Please state how many lines of the data below contain the word "Guatemala", offering nothing besides the number.

### Saved entries

--------------------

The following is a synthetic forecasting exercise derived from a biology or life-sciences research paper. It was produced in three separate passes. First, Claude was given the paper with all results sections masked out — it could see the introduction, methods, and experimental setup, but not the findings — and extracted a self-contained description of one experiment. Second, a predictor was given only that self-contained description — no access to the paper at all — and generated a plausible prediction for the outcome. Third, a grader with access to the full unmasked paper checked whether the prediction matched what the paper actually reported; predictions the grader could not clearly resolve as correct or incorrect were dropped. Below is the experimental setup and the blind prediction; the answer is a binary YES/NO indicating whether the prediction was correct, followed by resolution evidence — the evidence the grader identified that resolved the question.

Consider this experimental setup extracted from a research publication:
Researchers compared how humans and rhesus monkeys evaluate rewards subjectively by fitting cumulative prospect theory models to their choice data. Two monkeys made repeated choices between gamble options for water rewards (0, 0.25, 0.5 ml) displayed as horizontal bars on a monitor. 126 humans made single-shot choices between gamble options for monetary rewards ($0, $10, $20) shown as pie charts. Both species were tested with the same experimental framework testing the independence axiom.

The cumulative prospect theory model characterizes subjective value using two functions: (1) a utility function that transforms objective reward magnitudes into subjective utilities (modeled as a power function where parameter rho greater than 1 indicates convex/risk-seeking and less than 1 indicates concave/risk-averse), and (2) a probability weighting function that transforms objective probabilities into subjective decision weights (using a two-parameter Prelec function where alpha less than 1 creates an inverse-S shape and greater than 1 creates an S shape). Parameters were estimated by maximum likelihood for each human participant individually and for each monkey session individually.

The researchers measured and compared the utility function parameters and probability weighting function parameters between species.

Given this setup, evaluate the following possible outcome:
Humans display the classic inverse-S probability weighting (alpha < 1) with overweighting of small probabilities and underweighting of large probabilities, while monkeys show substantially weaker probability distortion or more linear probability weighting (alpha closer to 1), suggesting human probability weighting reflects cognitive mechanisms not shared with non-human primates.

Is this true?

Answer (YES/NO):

--------------------

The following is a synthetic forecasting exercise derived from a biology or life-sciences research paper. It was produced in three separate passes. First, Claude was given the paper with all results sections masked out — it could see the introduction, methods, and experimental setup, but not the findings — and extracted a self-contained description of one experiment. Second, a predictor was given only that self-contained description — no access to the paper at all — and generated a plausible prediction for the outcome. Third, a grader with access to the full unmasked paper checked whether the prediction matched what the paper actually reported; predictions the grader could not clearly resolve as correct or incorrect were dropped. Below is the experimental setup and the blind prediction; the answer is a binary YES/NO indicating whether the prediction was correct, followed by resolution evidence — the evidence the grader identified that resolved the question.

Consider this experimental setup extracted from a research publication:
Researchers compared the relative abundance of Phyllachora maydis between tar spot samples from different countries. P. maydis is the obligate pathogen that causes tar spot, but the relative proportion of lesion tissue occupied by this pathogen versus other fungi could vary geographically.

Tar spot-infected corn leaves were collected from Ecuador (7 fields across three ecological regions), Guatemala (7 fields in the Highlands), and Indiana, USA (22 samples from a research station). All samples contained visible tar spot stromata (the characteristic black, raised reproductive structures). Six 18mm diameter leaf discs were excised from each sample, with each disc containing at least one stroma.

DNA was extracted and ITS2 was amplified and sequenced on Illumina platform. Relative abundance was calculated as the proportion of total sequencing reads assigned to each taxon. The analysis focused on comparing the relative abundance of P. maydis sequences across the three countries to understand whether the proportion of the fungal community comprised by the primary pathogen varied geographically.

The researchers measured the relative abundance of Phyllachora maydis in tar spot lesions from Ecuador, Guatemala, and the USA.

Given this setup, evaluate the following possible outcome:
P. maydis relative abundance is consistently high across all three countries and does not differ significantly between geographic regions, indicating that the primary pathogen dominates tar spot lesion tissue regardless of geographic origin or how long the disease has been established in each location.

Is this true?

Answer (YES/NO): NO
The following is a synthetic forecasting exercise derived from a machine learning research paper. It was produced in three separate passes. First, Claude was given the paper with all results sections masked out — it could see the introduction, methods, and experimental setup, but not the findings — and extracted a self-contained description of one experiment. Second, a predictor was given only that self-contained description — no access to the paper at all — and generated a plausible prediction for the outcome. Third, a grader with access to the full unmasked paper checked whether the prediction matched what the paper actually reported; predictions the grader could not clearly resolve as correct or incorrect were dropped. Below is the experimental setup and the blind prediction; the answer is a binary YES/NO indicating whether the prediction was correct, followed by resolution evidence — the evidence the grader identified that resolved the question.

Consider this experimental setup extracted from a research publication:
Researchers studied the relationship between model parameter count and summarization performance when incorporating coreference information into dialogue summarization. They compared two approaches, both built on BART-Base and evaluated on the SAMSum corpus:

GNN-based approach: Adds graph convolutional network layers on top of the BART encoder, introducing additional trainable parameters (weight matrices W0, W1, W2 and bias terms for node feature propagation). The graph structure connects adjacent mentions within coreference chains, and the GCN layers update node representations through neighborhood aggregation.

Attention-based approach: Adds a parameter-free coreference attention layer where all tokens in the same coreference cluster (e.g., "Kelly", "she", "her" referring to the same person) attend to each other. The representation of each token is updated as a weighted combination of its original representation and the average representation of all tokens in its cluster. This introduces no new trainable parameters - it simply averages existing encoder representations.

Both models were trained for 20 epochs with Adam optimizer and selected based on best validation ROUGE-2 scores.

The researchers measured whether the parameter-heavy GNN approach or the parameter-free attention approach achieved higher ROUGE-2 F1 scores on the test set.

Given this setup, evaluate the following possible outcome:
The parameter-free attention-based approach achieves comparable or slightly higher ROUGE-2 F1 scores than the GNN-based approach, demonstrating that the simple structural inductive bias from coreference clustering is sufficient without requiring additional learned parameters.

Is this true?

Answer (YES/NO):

--------------------

### RESULT OF THIS TASK
2